Assignment 1:
According to the passage on microincision cataract surgery, who first reported biaxial MICS, and in what year?
Assignment 2:
Carry on the passage about microincision cataract surgery, picking up right after its final sentence.

Today, standard coaxial phacoemulsification can be performed through a 2.8 to 3.2 mm incision. Other techniques use even smaller incisions (ie, microincisions). They include microcoaxial phacoemulsification, which uses a 1.8 to 2.2 mm incision, and biaxial microincision cataract surgery (MICS), which uses a 1.2 to 1.4 mm incision. In microcoaxial phacoemulsification, irrigation, aspiration, and phacoemulsification are performed with the same instrument (phaco handpiece), used in standard coaxial phacoemulsification.1–3 The only difference between the 2 techniques is the smaller main incision in microcoaxial phacoemulsification, which is the result of the development of the phaco tip sleeves. In biaxial MICS, however, the irrigation and phacoemulsification aspiration steps are separate; an irrigation chopper is used for irrigation and a sleeveless phaco tip for aspiration and phacoemulsification.4–6
Microincision phacoemulsification provides advantages over standard coaxial techniques and thus has become popular. Use of a smaller incision allows the surgeon to incorporate a refractive element into the cataract surgery procedure; the smaller incision causes less surgically induced astigmatism (SIA) and can correct presurgical corneal astigmatism.7,8 Microincision techniques protect the biomechanics and prolate shape of the cornea and result in improved visual quality,9,10 rapid wound healing and visual rehabilitation, less inflammation, lower endophthalmitis risk, and fewer intraoperative complications.7,11
As with all techniques, microincision surgery has advantages and disadvantages. Biaxial MICS, which uses the smallest incisions (as small as 0.7 mm12), was first reported by Shearing et al.13 in 1985 and then developed and popularized by Pandey et al.14 and Alió et al.7,10 The main advantage of the technique is that separating irrigation and aspiration improves anterior chamber fluid dynamics and thus followability of the nucleus. In addition, the surgeon uses 2 hands, increasing phaco efficiency and facilitating maneuvers in the subincision area. The decreased turbulence leads to less invasive surgery and less trauma to surrounding tissue.15,16 The disadvantages of biaxial MICS include anterior chamber instability, limitations of vacuum levels,1,2 and potential trauma caused by the mechanical and thermal impact on the wound.17–20 Microcoaxial phacoemulsification has the advantages of standard coaxial phacoemulsification and, unlike biaxial MICS, does not have a steep learning curve.3 The main disadvantage of the technique is the decreased followability of the nucleus, which can increase turbulence and reduce efficacy.

Records provided:
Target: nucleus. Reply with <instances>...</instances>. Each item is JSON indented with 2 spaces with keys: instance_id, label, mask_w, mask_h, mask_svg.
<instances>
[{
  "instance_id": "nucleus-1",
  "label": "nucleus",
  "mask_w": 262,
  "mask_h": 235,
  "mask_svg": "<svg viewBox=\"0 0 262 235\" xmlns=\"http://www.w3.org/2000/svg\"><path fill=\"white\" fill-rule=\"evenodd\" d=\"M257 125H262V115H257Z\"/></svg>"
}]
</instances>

Exercise response 1:
Shearing et al., in 1985.

Exercise response 2:
In this prospective randomized study, we compared standard coaxial phacoemulsification, microcoaxial phacoemulsification, and biaxial MICS in groups of patients matched in demographics. We also sought to determine whether there were disadvantages to switching from standard coaxial phacoemulsification to microincision techniques.
PATIENTS AND METHODS
This prospective randomized study comprised patients having phacoemulsification between November 2006 and September 2008. All patients agreed to participate, met the inclusion criteria, and signed an informed consent agreement before having any procedure. The study was approved by the hospital's ethics committee and performed in accordance with the ethical principles of the Declaration of Helsinki.
Patients were assigned to have standard coaxial phacoemulsification through a 2.8 mm incision (standard coaxial group), microcoaxial phacoemulsification through a 2.2 mm incision (microcoaxial group), and or biaxial MICS through a 1.2 to 1.4 mm trapezoidal incision (biaxial MICS group). Patients who had previous ocular surgery or eye disease that might affect the final visual acuity (eg, amblyopia, corneal scar, glaucoma, retinal or macular disorders) were excluded.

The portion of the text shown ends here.